== Text excerpt ==
=== Section Start ===

Cosmologics has two goals. First, it disassembles: so much of the writing on this site takes apart what appear to be immutable categories that exist outside of time and place. Words like science and religion begin to change; set within their contexts, they lose the eloquence of simplicity to a chaotic, historical clamor. And second, it reconstructs: after tearing down concepts ill-suited to describe reality, other pieces recreate the world in more nuanced terms, ones whose explanatory power does not end at the door of the lab or the walls of the church.
The pieces in this issue belong to the second type of writing. At times, they are an almost bizarre collection. What does medieval medicine have to do with oil prospecting? Or public health with opera? Death with TV game shows? What, exactly, might Henry James have in common with Bono?
Nonetheless, each piece offers a glimpse at a (relatively) unified approach to understanding a complex world. They use a set of tools responsive to a reality of tangled, collapsing categories. They reveal the difficulty of classifying methodologies as either scientific or religious—whether in colonial New England or contemporary Trinidad. And they explore the lived experience of divides between the two, moving from death in nineteenth-century America to spirits in modern academia. These stories have dangerous implications, too: a sacralizing of evolutionary narrative breeds uncertain activism; theological theories of sexuality support questionable politics; and pop savior Bono gives credence to the neocolonial desires of American marketers.
Over the coming year, Cosmologics will present several more focused issues, each structured around specific theoretical, historical, and political intersections. We mention this not to overshadow the current issue, but rather to highlight the value of its topical diversity: as an issue bound together by theoretical concerns, it provides an opportunity to simultaneously branch out and deepen our thinking. It’s a strange but valuable assortment, some summer carnival of science and religion.

=== Section End ===

== Information given ==
=== Section Start ===

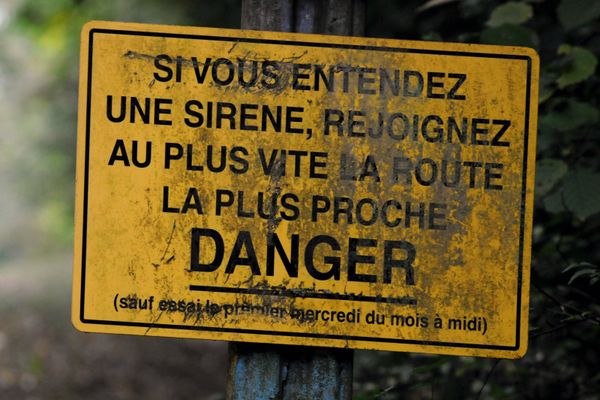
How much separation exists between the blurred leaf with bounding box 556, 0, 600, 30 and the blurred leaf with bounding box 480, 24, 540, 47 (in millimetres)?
163

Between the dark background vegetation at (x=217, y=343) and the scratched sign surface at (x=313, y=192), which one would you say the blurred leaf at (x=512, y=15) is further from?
the scratched sign surface at (x=313, y=192)

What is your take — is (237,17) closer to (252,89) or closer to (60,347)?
(60,347)

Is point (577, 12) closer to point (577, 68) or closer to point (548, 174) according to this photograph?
point (577, 68)

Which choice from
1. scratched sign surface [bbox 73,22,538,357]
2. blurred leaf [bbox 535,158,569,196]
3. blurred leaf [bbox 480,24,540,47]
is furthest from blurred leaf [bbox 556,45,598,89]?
scratched sign surface [bbox 73,22,538,357]

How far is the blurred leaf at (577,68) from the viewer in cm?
254

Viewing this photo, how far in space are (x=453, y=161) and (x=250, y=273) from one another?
0.49 metres

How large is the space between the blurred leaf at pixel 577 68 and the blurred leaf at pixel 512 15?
9.9 inches

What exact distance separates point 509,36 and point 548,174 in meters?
0.44

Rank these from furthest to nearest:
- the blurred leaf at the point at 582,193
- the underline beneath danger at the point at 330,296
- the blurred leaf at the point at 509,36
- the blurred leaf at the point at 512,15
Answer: the blurred leaf at the point at 512,15
the blurred leaf at the point at 509,36
the blurred leaf at the point at 582,193
the underline beneath danger at the point at 330,296

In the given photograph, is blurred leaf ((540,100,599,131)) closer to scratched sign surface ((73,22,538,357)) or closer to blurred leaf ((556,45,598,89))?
blurred leaf ((556,45,598,89))

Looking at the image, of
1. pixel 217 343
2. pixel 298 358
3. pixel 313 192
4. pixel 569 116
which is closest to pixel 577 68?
pixel 569 116

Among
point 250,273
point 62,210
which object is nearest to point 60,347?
point 62,210

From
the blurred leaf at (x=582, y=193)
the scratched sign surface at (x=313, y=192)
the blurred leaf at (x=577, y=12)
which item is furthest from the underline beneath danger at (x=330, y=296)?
the blurred leaf at (x=577, y=12)

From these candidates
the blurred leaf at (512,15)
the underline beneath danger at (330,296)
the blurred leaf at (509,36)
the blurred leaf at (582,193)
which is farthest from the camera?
the blurred leaf at (512,15)
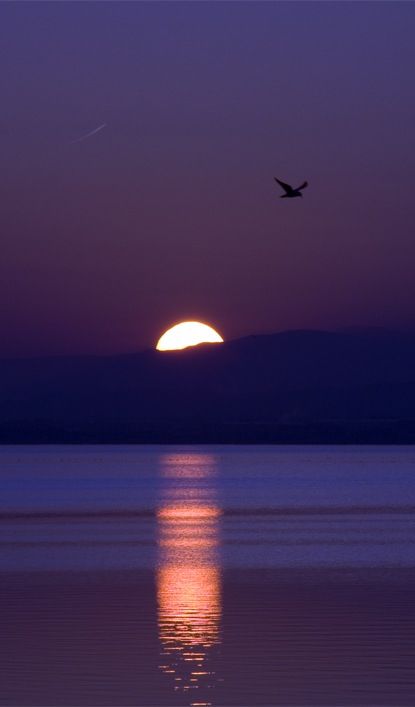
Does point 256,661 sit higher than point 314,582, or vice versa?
point 314,582

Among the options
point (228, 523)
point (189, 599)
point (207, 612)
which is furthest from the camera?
point (228, 523)

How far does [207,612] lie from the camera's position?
27078mm

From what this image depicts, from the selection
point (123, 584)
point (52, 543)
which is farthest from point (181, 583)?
point (52, 543)

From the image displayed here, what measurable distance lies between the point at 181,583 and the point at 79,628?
8.79m

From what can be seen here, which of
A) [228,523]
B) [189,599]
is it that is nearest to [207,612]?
[189,599]

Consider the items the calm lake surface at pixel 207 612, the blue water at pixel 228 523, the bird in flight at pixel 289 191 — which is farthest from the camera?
the blue water at pixel 228 523

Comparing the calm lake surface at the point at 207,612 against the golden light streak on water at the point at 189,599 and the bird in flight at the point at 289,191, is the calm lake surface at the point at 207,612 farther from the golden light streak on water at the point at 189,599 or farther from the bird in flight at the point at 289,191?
the bird in flight at the point at 289,191

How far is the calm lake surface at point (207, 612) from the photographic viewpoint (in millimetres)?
19453

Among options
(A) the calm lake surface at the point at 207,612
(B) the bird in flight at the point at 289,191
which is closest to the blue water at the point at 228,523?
(A) the calm lake surface at the point at 207,612

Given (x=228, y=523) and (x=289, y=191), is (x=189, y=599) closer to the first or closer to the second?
(x=289, y=191)

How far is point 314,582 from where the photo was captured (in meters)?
33.3

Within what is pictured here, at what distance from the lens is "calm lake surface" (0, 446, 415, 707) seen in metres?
19.5

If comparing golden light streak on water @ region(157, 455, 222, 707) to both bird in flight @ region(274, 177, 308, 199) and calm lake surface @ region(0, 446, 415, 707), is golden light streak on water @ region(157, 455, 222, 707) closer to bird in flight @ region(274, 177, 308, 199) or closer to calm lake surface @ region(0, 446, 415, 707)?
calm lake surface @ region(0, 446, 415, 707)

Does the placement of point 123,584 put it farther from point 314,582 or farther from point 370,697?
point 370,697
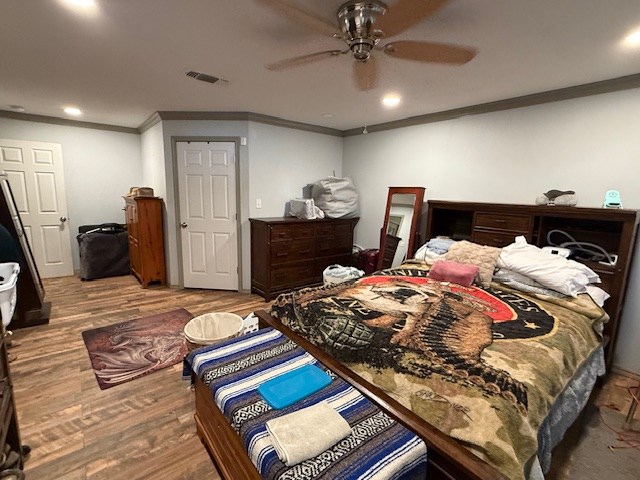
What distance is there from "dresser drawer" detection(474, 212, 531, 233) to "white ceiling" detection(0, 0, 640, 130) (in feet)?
3.71

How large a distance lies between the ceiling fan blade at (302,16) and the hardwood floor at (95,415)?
2.22 m

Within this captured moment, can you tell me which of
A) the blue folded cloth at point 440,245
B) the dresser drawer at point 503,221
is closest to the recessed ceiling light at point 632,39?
the dresser drawer at point 503,221

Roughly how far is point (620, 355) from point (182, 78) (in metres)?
4.37

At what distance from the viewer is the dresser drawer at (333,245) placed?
14.0 ft

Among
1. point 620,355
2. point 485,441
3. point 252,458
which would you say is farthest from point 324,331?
point 620,355

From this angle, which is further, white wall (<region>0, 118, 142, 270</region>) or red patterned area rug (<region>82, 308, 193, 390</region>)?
white wall (<region>0, 118, 142, 270</region>)

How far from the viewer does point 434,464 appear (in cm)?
108

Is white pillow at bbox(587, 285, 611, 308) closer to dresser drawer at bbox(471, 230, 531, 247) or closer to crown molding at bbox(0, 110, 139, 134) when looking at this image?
dresser drawer at bbox(471, 230, 531, 247)

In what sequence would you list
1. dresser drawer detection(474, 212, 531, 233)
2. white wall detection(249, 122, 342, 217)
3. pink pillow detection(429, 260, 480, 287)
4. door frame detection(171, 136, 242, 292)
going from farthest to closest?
white wall detection(249, 122, 342, 217) < door frame detection(171, 136, 242, 292) < dresser drawer detection(474, 212, 531, 233) < pink pillow detection(429, 260, 480, 287)

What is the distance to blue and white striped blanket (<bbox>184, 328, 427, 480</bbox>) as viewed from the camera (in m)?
0.96

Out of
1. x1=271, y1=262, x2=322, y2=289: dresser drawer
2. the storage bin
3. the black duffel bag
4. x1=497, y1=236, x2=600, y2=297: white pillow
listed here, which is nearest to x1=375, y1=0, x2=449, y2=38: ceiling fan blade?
x1=497, y1=236, x2=600, y2=297: white pillow

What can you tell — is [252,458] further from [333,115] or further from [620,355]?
[333,115]

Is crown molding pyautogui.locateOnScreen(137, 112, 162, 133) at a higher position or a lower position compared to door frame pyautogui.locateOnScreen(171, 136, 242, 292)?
higher

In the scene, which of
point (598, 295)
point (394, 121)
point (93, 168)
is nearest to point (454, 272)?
point (598, 295)
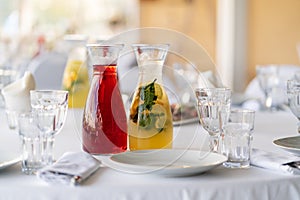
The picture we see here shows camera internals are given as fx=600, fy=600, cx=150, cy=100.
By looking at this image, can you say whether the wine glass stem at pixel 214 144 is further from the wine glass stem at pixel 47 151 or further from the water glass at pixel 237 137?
the wine glass stem at pixel 47 151

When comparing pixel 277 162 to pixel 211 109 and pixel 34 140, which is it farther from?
pixel 34 140

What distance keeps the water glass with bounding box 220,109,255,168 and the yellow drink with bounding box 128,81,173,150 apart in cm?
13

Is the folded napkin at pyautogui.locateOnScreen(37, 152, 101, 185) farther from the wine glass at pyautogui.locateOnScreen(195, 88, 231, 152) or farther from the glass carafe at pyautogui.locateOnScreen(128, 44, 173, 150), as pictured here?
the wine glass at pyautogui.locateOnScreen(195, 88, 231, 152)

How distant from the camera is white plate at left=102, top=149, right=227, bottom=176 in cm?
110

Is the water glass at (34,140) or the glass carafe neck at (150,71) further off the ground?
the glass carafe neck at (150,71)

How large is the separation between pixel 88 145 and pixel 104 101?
4.1 inches

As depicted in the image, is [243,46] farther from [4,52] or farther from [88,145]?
[88,145]

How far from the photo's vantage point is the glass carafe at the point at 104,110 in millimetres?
1311

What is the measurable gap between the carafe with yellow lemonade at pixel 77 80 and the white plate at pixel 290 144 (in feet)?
1.89

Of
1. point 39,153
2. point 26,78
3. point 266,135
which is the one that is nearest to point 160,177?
point 39,153

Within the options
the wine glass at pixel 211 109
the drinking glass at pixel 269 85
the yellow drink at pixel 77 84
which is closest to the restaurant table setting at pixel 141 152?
the wine glass at pixel 211 109

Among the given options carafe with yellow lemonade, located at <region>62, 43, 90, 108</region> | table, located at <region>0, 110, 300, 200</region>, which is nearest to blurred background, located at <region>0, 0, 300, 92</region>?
carafe with yellow lemonade, located at <region>62, 43, 90, 108</region>

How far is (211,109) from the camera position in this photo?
1.33 metres

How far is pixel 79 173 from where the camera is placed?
1.07 m
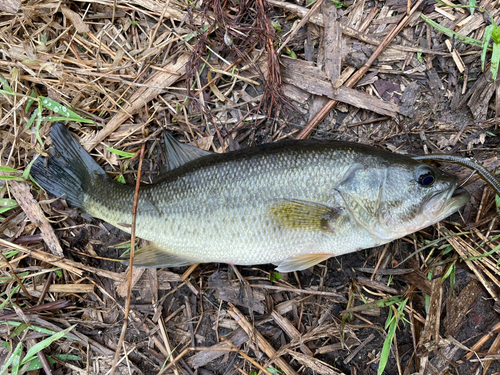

=== Section End ===

== What the task requires ==
Reproduce the passage of the Cosmologics introduction above that runs from "Cosmologics has two" up to and including "of the church.", word for word.

== Task output ==
Cosmologics has two goals. First, it disassembles: so much of the writing on this site takes apart what appear to be immutable categories that exist outside of time and place. Words like science and religion begin to change; set within their contexts, they lose the eloquence of simplicity to a chaotic, historical clamor. And second, it reconstructs: after tearing down concepts ill-suited to describe reality, other pieces recreate the world in more nuanced terms, ones whose explanatory power does not end at the door of the lab or the walls of the church.